*INSTRUCTIONS FOR THE TASK*:
Leave every picture out, and write out the remaining entries exactly.

*GIVEN INFORMATION*:
┄┄┄┄┄┄┄┄┄┄┄┄┄┄┄┄┄┄┄┄
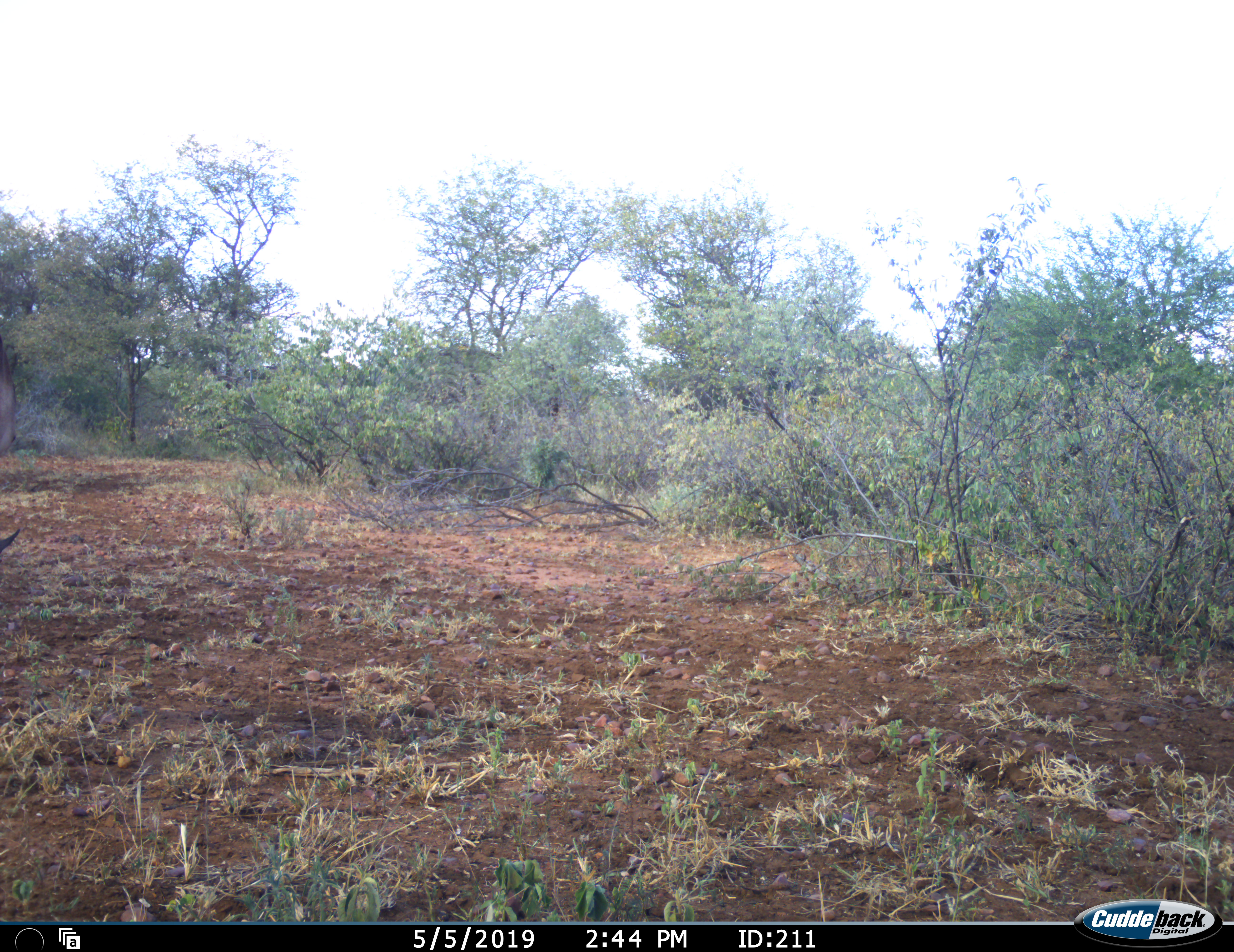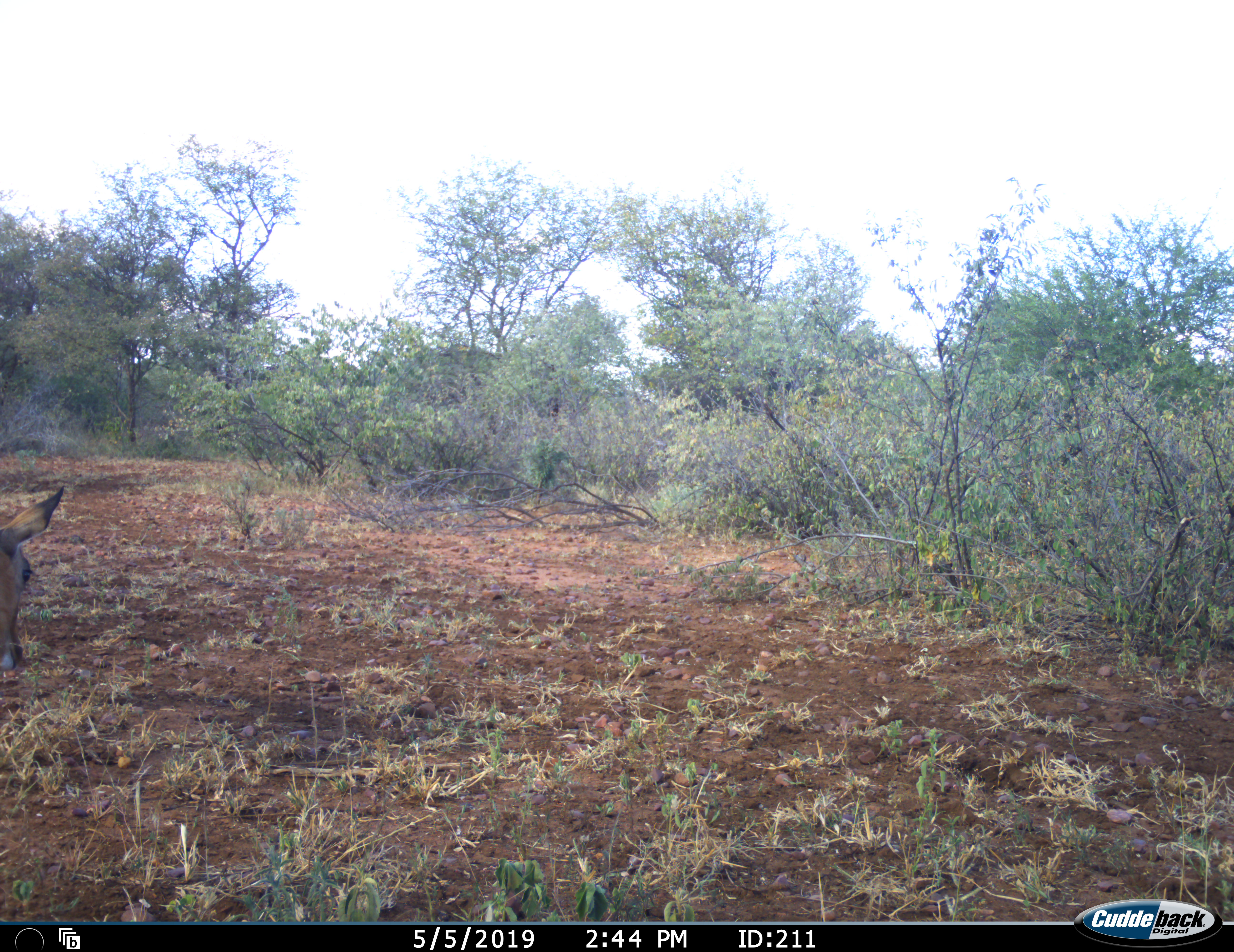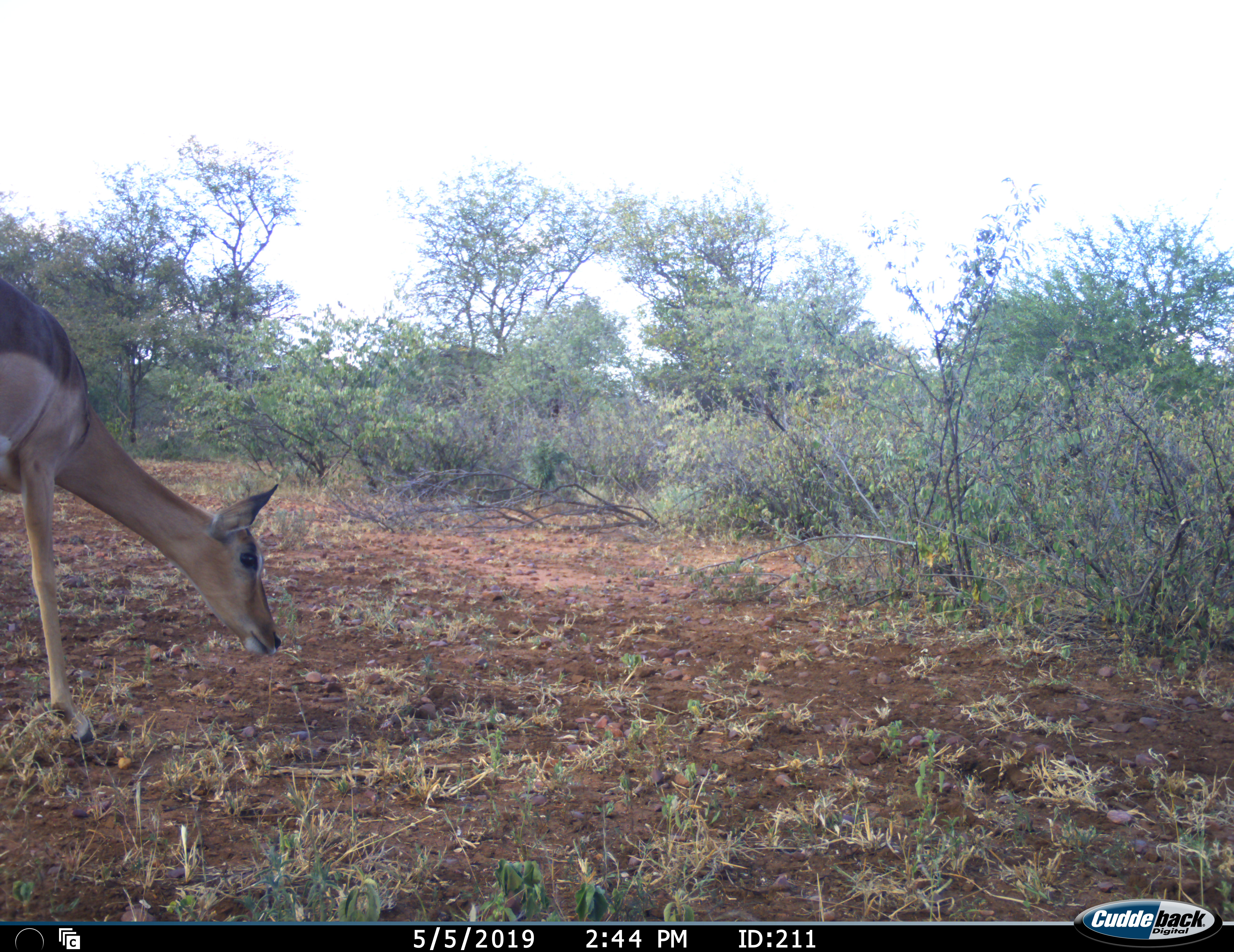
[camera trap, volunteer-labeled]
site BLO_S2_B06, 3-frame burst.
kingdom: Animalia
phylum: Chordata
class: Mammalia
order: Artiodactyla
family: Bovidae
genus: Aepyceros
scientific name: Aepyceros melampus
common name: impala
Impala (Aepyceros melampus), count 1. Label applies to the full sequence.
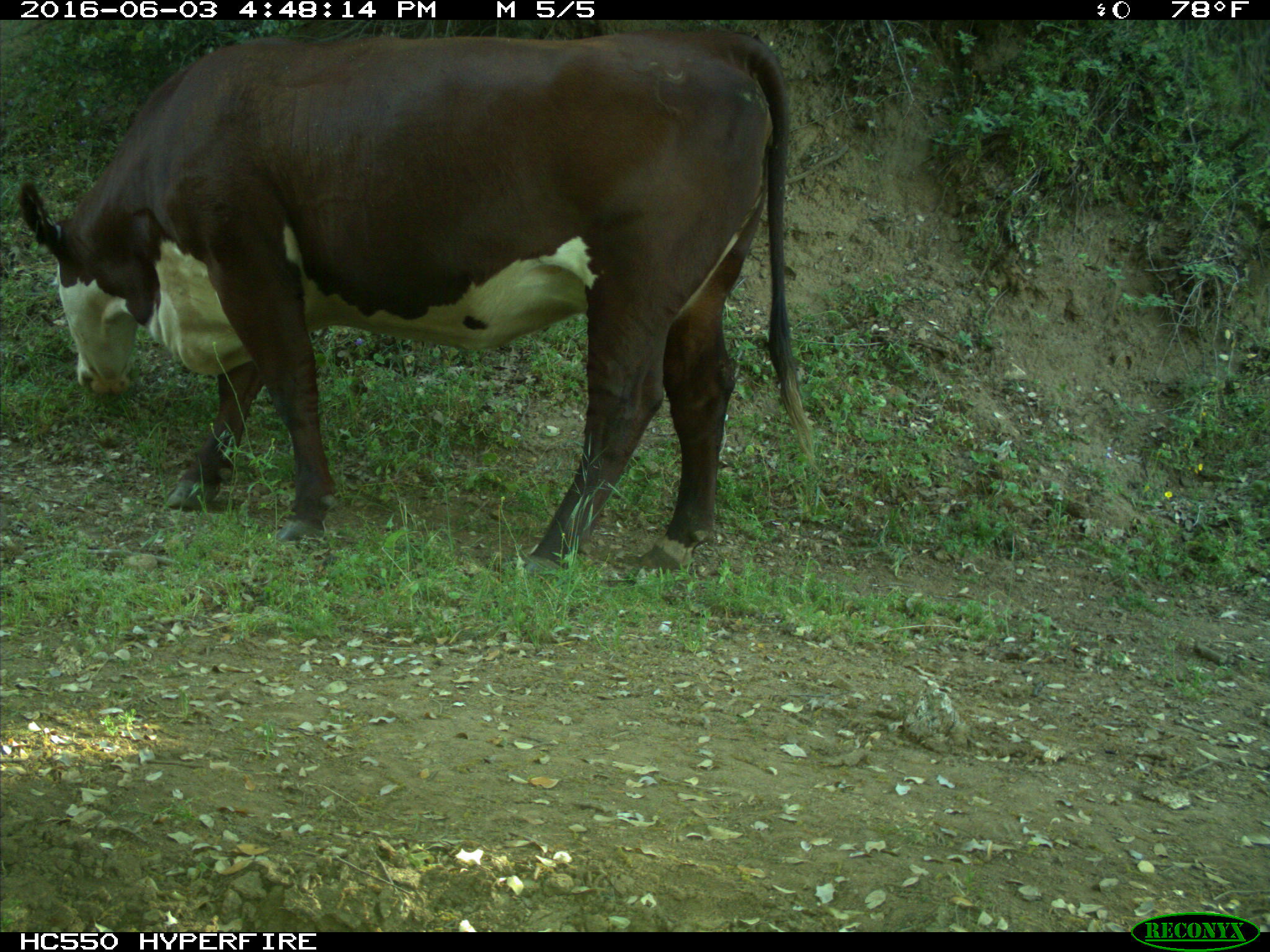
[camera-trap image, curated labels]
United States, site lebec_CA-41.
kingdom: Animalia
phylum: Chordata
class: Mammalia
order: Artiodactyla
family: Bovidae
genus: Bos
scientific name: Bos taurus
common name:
┄┄┄┄┄┄┄┄┄┄┄┄┄┄┄┄┄┄┄┄
*EXERCISE RESPONSE*:
[camera trap, volunteer-labeled]
site BLO_S2_B06, 3-frame burst.
kingdom: Animalia
phylum: Chordata
class: Mammalia
order: Artiodactyla
family: Bovidae
genus: Aepyceros
scientific name: Aepyceros melampus
common name: impala
Impala (Aepyceros melampus), count 1. Label applies to the full sequence.
[camera-trap image, curated labels]
United States, site lebec_CA-41.
kingdom: Animalia
phylum: Chordata
class: Mammalia
order: Artiodactyla
family: Bovidae
genus: Bos
scientific name: Bos taurus
common name:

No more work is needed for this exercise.